Профессор поджал губы и, наверное, мысленно произнес: «Язык мой – враг мой», подошел к бару, взял все ту же бутылку коньяка, повертел ее в руках. Пить ему уже не хотелось, и он снова предложил мне:
– Может, глоточек?
– Почему вы не хотите рассказать мне всю правду? – задал я встречный вопрос.
– Правду, правду! – передразнил профессор. – Эта правда вам может показаться ложью! – Он еще помолчал некоторое время. – Я расскажу вам, как было, а вы судите сами. Моя докторская диссертация сначала задумывалась как коллективный труд. Я взял в помощники самых перспективных аспирантов. А поводом стал один незначительный с виду документ из частного мадридского архива – несколько страниц летописи, повествующей о жизни графского рода Аргуэльо… Впрочем, об этом манускрипте я уже вам говорил на берегу.
– Скажите, а кто привез этот манускрипт из Испании?
– Это не суть важно.

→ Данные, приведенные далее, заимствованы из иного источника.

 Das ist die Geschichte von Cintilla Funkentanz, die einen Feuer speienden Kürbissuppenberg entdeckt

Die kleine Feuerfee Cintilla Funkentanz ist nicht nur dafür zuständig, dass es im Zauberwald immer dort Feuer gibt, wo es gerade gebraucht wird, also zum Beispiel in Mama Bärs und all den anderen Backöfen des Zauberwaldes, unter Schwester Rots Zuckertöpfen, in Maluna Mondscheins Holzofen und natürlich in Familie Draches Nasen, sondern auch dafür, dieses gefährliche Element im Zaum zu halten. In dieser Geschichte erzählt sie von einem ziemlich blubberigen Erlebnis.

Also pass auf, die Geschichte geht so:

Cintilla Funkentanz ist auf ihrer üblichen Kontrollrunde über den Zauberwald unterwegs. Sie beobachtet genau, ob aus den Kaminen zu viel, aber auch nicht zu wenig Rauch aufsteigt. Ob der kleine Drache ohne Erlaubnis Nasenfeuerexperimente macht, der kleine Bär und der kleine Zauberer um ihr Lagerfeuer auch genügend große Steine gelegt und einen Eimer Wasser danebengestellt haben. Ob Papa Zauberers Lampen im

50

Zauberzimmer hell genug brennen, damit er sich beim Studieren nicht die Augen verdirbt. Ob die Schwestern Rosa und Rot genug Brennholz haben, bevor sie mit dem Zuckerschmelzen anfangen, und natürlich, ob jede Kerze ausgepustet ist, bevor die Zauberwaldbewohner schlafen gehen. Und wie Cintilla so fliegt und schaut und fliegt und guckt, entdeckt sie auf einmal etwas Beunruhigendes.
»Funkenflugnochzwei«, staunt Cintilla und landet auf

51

Когда речь идет о коллективном труде…
– Профессор, – перебил я Курахова. – Это важно.
– Ну, хорошо, – смирился он. – Протокол привез из Мадрида один из моих научных сотрудников, Владимир Уваров, причем тогда он и понятия не имел, что эти документы имеют какое-то отношению к делу Христофоро ди Негро. Обратите внимание, что именно я, путем долгих научных исследований, пришел к выводу, что никакой связи между консулом и испанской графиней, во что до сих пор верит Уваров, быть не могло.
– Одним словом, вы присвоили себе этот манускрипт, – слишком грубо подытожил я.
– Как вам не стыдно! – возмутился профессор, но мне стало ясно, что я попал в цель. – При чем здесь присвоил? Я пользуюсь им на правах научного руководителя.
– Как бы то ни было, Уваров звонил вам и требовал вернуть манускрипт?